TASK ITEM — Continue the review of Murray Leinster's novel The Forgotten Planet, picking up right after its last sentence.

The Forgotten Planet
by Murray Leinster
  

Review by
David H. Franson

originally as —
"The Mad Planet", Argosy, June 1920
"The Red Dust", Argosy, April 1921
"Nightmare Planet", Science Fiction Plus, June 1953

revised —
Gnome Press: Hicksville, New York; 1954
177 pages
  

Crown: New York; 1984
209 pages

February 2002

  

In The Forgotten Planet by Murray Leinster, surveyors have found a barren planet — like most in the galaxy. The human race needs to spread out because Earth is overcrowded, but humans can't live where there is no other life. So seed-ships were sent at long intervals to "pollute" barren planets with terrestrial life, starting with basic microorganisms. The nameless planet of this story had two such life-seeding visits, dropping off bacteria, fungi, plants, and bugs.

There was supposed to be a third visit to place animals, but when the galactic administration was moving its records, the punched card for this partially-seeded planet was lost. — So centuries later, when a space liner is shipwrecked here, the people stranded on the planet find a nightmare world with mastodon-sized spiders, and a lot of the other bugs and fungi also enlarged.

The stranded people had time to think of nothing but the giant, dangerous wildlife when they were facing these horrors — which they usually were. Otherwise they were hiding, finding food, or eating. Following generations were unable to maintain any level of civilization, even of the Stone Age.

Surviving continues to be hard. We follow Burl and his primitive tribe in their daily activities. Once people have food, they hide with it until it is all consumed. Their diet consists of overgrown fungus, and occasionally the legs of a luckless moth or butterfly that they catch just emerging from its cocoon:

The tiniest butterflies of Earth had increased their size here until their wings spread feet across, and some — like the emperor moths — stretched out purple wings which were yards in span. Burl himself would have been dwarfed beneath a great moth's wing.

But he wore a gaudy fabric made of one. The moths and giant butterflies were harmless to men. Burl's fellow tribesmen sometimes came upon a cocoon when it was just about to open, and if they dared they waited timorously beside it until the creature inside broke through its sleeping-shell and came out into the light.

LISTED RECORDS —

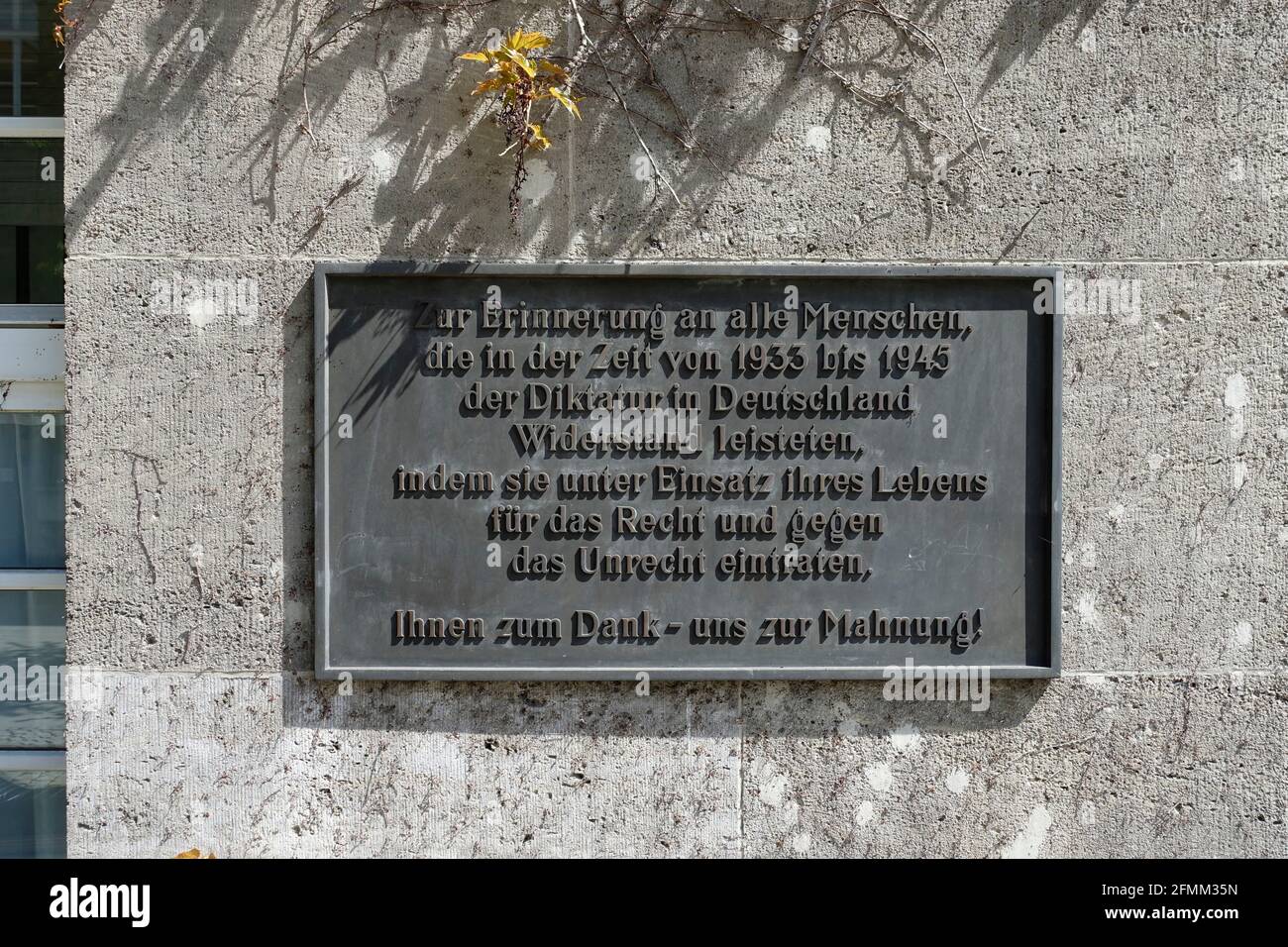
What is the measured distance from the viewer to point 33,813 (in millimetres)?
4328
--
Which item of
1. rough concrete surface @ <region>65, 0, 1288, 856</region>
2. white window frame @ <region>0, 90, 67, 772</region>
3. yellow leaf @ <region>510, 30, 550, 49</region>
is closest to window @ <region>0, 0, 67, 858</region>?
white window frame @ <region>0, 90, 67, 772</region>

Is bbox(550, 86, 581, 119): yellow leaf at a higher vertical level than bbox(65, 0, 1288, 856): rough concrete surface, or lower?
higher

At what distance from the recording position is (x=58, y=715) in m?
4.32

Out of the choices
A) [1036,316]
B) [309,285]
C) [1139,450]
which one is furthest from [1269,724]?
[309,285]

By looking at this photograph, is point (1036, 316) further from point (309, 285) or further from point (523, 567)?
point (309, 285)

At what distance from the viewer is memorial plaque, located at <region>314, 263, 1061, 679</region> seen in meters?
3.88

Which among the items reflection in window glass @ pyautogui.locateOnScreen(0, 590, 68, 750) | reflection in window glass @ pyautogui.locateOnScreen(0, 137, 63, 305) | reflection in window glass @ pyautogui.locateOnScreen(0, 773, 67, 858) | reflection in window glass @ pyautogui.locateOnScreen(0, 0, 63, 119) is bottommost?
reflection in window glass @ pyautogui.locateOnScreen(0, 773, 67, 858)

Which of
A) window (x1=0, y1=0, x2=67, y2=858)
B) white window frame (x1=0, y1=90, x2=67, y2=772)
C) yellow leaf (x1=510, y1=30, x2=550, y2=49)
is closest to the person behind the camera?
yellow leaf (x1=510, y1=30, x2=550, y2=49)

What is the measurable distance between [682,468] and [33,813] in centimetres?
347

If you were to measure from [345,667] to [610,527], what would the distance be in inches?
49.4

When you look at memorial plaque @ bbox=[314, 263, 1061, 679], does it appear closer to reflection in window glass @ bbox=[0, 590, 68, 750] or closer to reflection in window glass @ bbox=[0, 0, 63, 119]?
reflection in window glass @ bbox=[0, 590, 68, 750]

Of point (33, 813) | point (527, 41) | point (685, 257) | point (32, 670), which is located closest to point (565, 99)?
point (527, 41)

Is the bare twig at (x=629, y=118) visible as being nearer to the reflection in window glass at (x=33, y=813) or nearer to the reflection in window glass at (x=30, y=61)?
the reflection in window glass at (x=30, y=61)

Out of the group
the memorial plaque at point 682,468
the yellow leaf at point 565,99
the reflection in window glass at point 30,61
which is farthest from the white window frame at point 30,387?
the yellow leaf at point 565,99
--
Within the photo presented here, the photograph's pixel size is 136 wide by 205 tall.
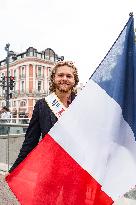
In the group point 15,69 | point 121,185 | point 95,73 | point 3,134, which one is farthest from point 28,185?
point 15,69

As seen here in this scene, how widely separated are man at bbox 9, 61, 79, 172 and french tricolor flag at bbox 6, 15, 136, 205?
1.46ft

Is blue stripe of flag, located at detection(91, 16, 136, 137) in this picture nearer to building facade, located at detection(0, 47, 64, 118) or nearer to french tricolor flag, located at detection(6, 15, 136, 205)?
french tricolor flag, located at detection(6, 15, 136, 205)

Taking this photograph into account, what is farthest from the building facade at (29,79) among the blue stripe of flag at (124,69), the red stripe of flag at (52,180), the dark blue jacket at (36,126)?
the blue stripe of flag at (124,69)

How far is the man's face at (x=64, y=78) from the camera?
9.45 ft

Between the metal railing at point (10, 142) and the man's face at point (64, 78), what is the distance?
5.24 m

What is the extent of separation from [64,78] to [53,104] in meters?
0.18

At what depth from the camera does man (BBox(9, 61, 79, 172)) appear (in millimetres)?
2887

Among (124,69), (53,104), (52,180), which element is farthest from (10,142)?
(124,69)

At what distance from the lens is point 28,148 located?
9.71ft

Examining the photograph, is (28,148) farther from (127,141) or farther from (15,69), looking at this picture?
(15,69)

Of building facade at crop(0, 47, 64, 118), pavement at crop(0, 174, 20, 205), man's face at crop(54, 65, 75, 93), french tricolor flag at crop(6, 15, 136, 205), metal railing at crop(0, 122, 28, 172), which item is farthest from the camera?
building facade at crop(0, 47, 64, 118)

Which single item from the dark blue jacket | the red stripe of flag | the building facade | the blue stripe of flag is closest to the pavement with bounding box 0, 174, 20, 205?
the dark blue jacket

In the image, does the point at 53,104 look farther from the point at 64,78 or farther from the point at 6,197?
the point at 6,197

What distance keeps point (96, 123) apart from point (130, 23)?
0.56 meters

EXERCISE ANSWER —
Then, before it gathered energy from the air and before its wings swelled to strength and firmness, the tribesmen fell upon it. They tore the delicate wings from its body and the still-flaccid limbs from their places. And when it lay helpless before them they fled away to feast on its juicy, meat-filled limbs.

They dared not linger, of course. ...
  

This book is very well written and you can really get a feel for how men can become furtive vermin in such conditions. And — since the novel is by Murray Leinster — how Burl rediscovers conscious thinking and planning, teaches his tribe not just to survive in their harsh environment but to master it, and break out of the primitive cycle to start building civilization afresh.

By using real, familiar creatures — many times magnified of course! — you can understand Burl and his tribe's actions better than if they faced totally strange monsters. Leinster in his "Author's Note" describes a garden spider, and adds,

That spider, very much magnified, is in this book with crickets and grasshoppers and divers beetles you may not know personally. But this is not an insect-book, but science-fiction. If the habits of the creatures in it are authentic, it is because they are much more dramatic and interesting than things one can invent.

The Forgotten Planet is one of the pioneer works of science fiction. The Crown edition also has a good introduction by George Zebrowski. I enjoyed this novel, and would recommend it for people who like science fiction adventure with giant bugs! And even those who hate bugs will get a certain amount of satisfaction in the end.